Gepubliceerd op 14-06-2022

Scheede

betekenis & definitie

en ziekten daarvan. De scheede, vagina, is een buisvormig, uitermate rekbaar orgaan; zij verloopt eerst horizontaal, later verticaal, met een geringe bocht naar achter.

In normalen toestand liggen voor- en achterwand tegen elkaar aan, zoodat geen eigenlijke holte bestaat. Alleen in het boveneind (jornix vaginae) worden deze wanden uit elkaar gedrongen door het onderste deel (portio vaginalis) der baarmoeder, en dit gedeelte der scheede daardoor verdeeld in een voorste en achterste helft, laquear anterius en posterius. De binnenbekleeding der scheede lijkt op het eerste gezicht slijmvlies maar blijkt bij nader onderzoek een eenigszins veranderde huid te zijn; een laag plaatepitheel bedekt talrijke vaatpapillen (zie Huid) en afscheidende klieren ontbreken. De toegang der scheede draagt den naam van vulva. Het onderste deel van den scheedewand is geplooid en innig met endeldarm en pisbuis verbonden.De voornaamste ziekte der scheede is de ontsteking daarvan, colpitis of vaginitis. Deze is meestal het gevolg van onreinheid, vooral indien bij het dragen van een baarmoederring (pessarium), de scheede niet geregeld en behoorlijk wordt schoongemaakt. Daarnaast komt als oorzaak veel voor de gonorrhoïsche infectie, bij kinderen soms het indringen in de scheede van spoelwormen. Meestal vindt men de aandoening in den geslachtsrijpen leeftijd. Een bijzondere vorm, de colpitis senilis, doet zich voor bij oude vrouwen; hierbij komt het meer tot vorming van zweren, tengevolge waarvan de scheedewanden met elkaar kunnen vergroeien. Door woekering van schimmels (o.a. oidium albicans) ontstaat de colpitis mycotica. De verschijnselen bestaan in pijn en jeuk in de scheede, en slijmige of etterige afscheiding uit de scheede; de laatste is echter meestal afkomstig uit den hals der baarmoeder, en meer oorzaak dan gevolg der scheedeontsteking. De behandeling moet in de eerste plaats de oorzaak aangrijpen; verder zijn uitspoelingen der scheede met samentrekkende stoffen aangewezen.

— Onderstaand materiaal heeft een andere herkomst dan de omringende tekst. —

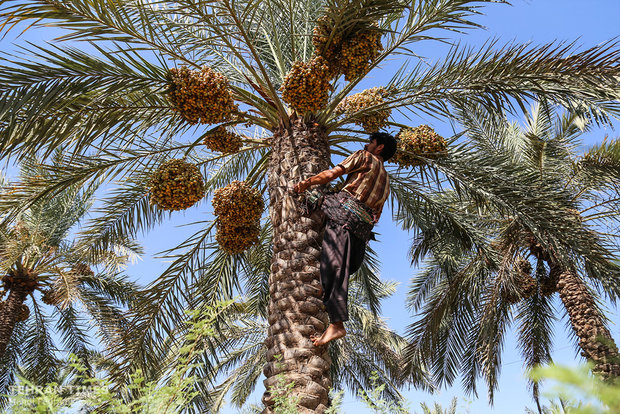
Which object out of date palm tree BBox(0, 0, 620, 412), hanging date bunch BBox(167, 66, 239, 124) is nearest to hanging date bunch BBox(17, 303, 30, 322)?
date palm tree BBox(0, 0, 620, 412)

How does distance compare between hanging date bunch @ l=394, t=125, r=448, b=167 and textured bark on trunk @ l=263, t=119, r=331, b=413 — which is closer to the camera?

Onder vaginisme verstaat men een zeer pijnlijke kramp van de scheede, die het gevolg kan zijn van plaatselijke aandoeningen (scheurtjes, ontsteking, abnormale ligging der scheede enz.), of van gedeeltelijk onvermogen van den man of ruwe pogingen om den bijslaap uit te oefenen. Bij herhaling dier pogingen wordt de coïtus steeds pijnlijker en gaat de vrouw er meer en meer tegen opzien. Eindelijk zijn er gevallen, waarin niets anders te vinden is dan een sterke overgevoeligheid der scheede, zoodat men van een neurose moet spreken. Plaatselijke afwijkingen moeten behandeld en de bijslaap tot aan de genezing verboden worden. In sommige gevallen werkt rekking der scheede (in narcose) nuttig.

De meest voorkomende gezwellen der scheede zijn: cysten, poliepen en kanker. Vreemde lichamen geven bij langdurig verblijf in de scheede aanleiding tot ontsteking daarvan. Door druk tijdens de baring, door verwonding, door verzwering enz. kan de scheiding tusschen scheede en urinewegen gedeeltelijk worden weggenomen en zoo een urinefistel ontstaan, van blaas of pisbuis naar de scheede.